Guide to timeline icons and options
An investigation timeline can include a variety of events, with each type represented by a unique icon. Here is a list of the icons and what they represent:
| Icon | Meaning |
|---|---|
 | Alert |
 | Notable behavior |
 | Logs |
 | Workflow |
 | Endpoint queries |
 | Notes |
 | User |
 | Asset |
 | Automation workflow |
Alerts in investigations
In the timeline and table, InsightIDR provides extra details and actions for the alert event type, which allows you to gain helpful context during the investigation process.
To view more about alert information, view the Anatomy of an alert help page.
Remove an alert
Select the Remove Alert button to disassociate the alert from the investigation. Removing an alert from an investigation does not delete it from InsightIDR.
Audit logs
No data displaying in the audit log?
To view the audit logs, you need access to the InsightIDR Investigations and InsightIDR Alerts logs. Read more about managing access to logs and log sets in the Insight Platform documentation. Contact your Platform Administrator for questions about your permissions.
The audit log is a detailed chronological view of every action taken in relation to a particular object. It can help contribute to strengthened security reporting and compliance within your organization.
The additional benefits of using an audit log include improved team collaboration, the ability to analyze user activity and their response time during security breaches, recommending new security procedures, and providing legal evidence.

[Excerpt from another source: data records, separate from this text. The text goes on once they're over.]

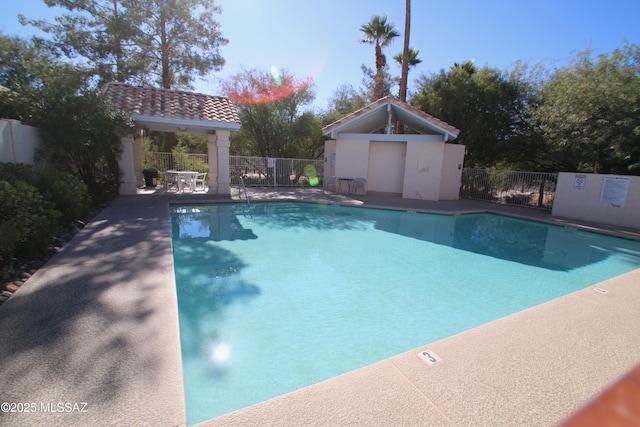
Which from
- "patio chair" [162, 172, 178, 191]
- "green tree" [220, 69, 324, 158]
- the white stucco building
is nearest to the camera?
"patio chair" [162, 172, 178, 191]

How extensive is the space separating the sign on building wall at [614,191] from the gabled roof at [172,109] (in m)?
13.9

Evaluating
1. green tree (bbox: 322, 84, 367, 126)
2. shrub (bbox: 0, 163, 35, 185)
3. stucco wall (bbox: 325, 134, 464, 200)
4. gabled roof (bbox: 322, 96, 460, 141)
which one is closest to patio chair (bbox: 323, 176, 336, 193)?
stucco wall (bbox: 325, 134, 464, 200)

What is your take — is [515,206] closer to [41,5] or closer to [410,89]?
[410,89]

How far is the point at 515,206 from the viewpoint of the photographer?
15.8 metres

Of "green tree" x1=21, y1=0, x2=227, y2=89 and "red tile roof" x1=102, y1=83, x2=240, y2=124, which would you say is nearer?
"red tile roof" x1=102, y1=83, x2=240, y2=124

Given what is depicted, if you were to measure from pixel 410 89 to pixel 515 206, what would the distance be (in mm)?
10293

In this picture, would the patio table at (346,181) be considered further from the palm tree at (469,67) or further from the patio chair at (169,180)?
the palm tree at (469,67)

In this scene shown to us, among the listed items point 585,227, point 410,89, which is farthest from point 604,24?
point 410,89

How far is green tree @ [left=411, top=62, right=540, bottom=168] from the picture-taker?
1750 centimetres

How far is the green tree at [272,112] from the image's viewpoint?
2112cm

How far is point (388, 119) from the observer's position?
16062mm


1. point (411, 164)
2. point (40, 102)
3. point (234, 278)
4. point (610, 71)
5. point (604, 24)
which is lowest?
point (234, 278)

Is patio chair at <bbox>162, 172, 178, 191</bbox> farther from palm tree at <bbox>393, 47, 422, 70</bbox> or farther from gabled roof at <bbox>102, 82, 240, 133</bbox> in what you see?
A: palm tree at <bbox>393, 47, 422, 70</bbox>

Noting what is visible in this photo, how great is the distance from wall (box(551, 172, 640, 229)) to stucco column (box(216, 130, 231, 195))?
1337 cm
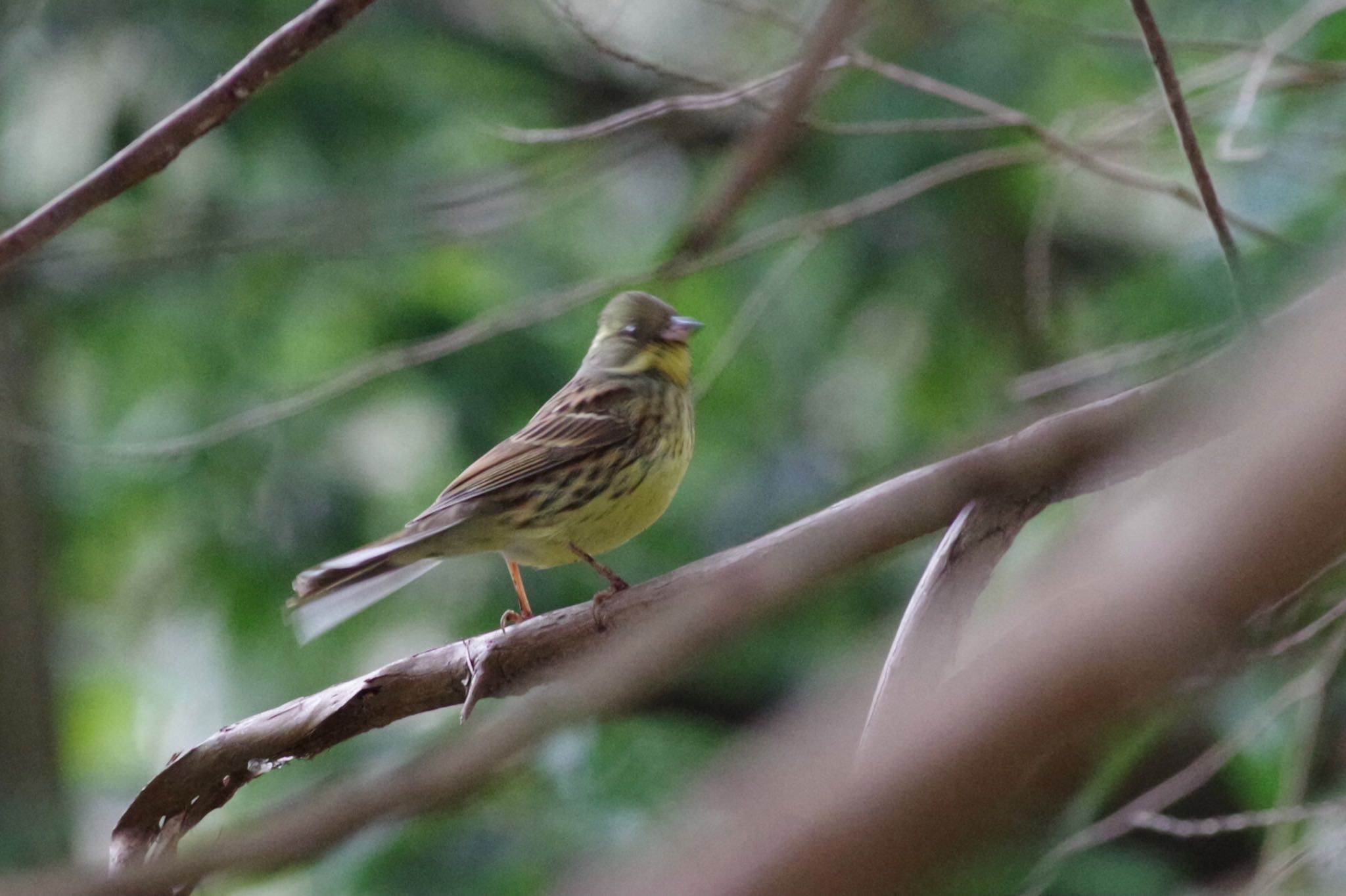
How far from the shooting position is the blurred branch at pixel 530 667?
0.75 m

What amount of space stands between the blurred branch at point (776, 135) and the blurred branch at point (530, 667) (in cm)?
29

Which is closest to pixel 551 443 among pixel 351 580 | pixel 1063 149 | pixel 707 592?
pixel 351 580

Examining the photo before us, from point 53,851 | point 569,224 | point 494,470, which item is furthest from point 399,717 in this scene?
point 569,224

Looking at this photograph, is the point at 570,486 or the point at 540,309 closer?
the point at 540,309

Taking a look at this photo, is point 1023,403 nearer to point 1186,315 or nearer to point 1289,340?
point 1186,315

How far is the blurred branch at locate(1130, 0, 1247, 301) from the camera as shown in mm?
2012

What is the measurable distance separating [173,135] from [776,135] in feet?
3.96

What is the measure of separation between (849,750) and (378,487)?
5.09m

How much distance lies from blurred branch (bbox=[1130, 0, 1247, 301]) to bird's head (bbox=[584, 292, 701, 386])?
1.79 m

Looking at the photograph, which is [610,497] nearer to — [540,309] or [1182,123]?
[540,309]

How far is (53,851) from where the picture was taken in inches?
175

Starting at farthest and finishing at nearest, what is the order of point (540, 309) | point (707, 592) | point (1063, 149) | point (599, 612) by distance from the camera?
point (540, 309) < point (1063, 149) < point (599, 612) < point (707, 592)

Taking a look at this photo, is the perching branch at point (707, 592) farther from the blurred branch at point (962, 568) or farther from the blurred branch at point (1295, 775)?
the blurred branch at point (1295, 775)

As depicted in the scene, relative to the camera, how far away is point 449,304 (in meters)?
5.46
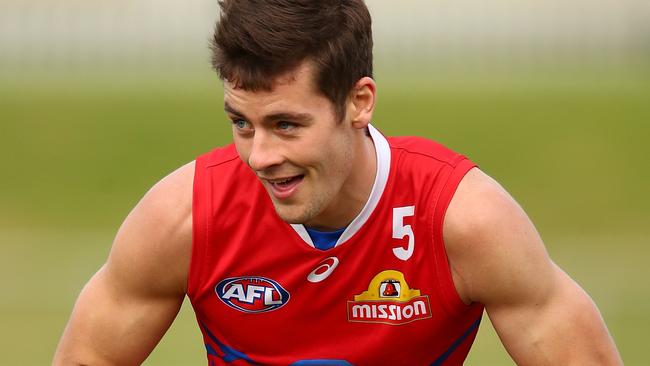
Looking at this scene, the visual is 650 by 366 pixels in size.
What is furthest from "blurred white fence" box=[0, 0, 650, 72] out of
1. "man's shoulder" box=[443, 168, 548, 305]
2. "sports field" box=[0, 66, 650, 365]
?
"man's shoulder" box=[443, 168, 548, 305]

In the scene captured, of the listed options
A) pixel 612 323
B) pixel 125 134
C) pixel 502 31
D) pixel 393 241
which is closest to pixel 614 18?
pixel 502 31

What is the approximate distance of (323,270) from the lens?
475cm

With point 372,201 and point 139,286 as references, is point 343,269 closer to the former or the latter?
point 372,201

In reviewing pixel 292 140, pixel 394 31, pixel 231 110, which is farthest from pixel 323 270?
pixel 394 31

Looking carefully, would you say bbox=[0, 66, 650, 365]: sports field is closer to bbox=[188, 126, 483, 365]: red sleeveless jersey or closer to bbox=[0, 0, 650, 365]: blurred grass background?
bbox=[0, 0, 650, 365]: blurred grass background

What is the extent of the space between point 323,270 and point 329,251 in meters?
0.07

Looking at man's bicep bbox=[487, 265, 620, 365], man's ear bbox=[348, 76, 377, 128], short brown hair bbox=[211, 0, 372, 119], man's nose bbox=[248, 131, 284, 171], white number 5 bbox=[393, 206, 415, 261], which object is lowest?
man's bicep bbox=[487, 265, 620, 365]

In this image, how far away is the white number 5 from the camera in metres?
4.66

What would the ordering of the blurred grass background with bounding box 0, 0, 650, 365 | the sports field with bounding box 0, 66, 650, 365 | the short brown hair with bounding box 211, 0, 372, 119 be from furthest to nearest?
the blurred grass background with bounding box 0, 0, 650, 365
the sports field with bounding box 0, 66, 650, 365
the short brown hair with bounding box 211, 0, 372, 119

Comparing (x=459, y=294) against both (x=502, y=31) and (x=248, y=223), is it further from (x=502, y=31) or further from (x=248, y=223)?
(x=502, y=31)

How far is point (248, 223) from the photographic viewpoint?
15.4ft

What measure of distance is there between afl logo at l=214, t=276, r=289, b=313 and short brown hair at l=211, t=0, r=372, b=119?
714 millimetres

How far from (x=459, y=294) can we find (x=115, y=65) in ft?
49.6

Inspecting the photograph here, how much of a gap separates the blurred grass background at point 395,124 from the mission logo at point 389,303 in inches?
248
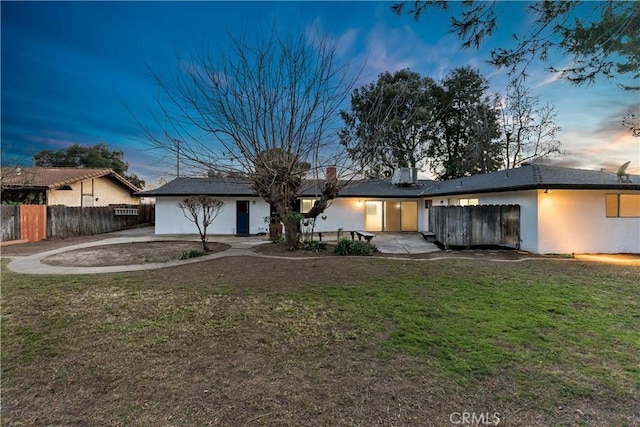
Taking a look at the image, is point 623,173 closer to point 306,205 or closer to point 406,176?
point 406,176

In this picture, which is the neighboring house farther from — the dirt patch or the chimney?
the chimney

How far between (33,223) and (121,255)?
7.80 meters

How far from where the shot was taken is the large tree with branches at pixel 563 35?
3.67m

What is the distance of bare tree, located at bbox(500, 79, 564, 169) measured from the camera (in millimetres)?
21891

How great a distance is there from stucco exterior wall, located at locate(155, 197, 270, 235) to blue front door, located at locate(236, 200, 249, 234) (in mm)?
182

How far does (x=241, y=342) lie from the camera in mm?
3521

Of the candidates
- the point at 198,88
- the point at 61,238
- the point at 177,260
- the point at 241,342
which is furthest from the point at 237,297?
the point at 61,238

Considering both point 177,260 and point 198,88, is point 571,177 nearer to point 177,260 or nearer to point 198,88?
point 198,88

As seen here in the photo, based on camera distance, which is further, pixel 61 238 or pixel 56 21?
pixel 61 238

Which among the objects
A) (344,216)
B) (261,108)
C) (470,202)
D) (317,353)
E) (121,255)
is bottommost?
(317,353)

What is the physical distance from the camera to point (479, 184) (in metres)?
13.7

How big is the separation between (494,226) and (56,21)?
14803 mm

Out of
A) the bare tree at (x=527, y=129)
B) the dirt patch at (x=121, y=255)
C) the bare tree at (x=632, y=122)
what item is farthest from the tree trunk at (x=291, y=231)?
the bare tree at (x=527, y=129)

InsightIDR has two audit logs, one for investigations and one for alerts.
Investigations audit log
The investigations audit log collects data about all of the updates to an investigation, when they were made, and by which user. From the audit log panel, you can filter your view to focus on any of the information you are looking for, such as:
- Any changes to the disposition, priority, assignee, or status
- The endpoint queries that were run
- Any comments and attachments that were added
To view and download the investigations audit log:
- From the left menu, go to Investigations.
- Select an investigation.
- Click Audit Log.
- In the Audit Log panel, set the date range for the updates that you want to view.
- Optionally, select filters to streamline your view of the updates.
- To save the audit log locally, click the Download button. The downloaded log contains the updates that occurred within the selected date range only.
To query the investigations audit log in Log Search:
- From the left menu, go to Log Search.
- Select the Audit Logs log set with the InsightIDR Investigations log. Read about Event Types and Keys to understand which keys are available to use in your query.
Alerts audit log
The alerts audit log captures data about all of the updates to an alert, when they were made, and by whom.
To view an alert’s audit log:
- From the left menu, go to Investigations.
- Select an investigation.
- Select the Alert Details button for the alert with the audit log you want to view.
- Click the Audit Log tab.
- On the left, apply filters to locate the audit log entries that you want to view.
- On the right, expand each audit log entry to view its details.
To query the alert audit log in Log Search:
- From the left menu, go to Log Search.
- Select the Audit Logs log set with the InsightIDR Alerts log. Read about Event Types and Keys to understand which keys are available to use in your query.
Managed investigations for MDR only
If you are a Managed Detection and Response (MDR) customer, you can view the Rapid7 Managed tag in our Investigations experience to determine which investigations are managed by our MDR SOC team.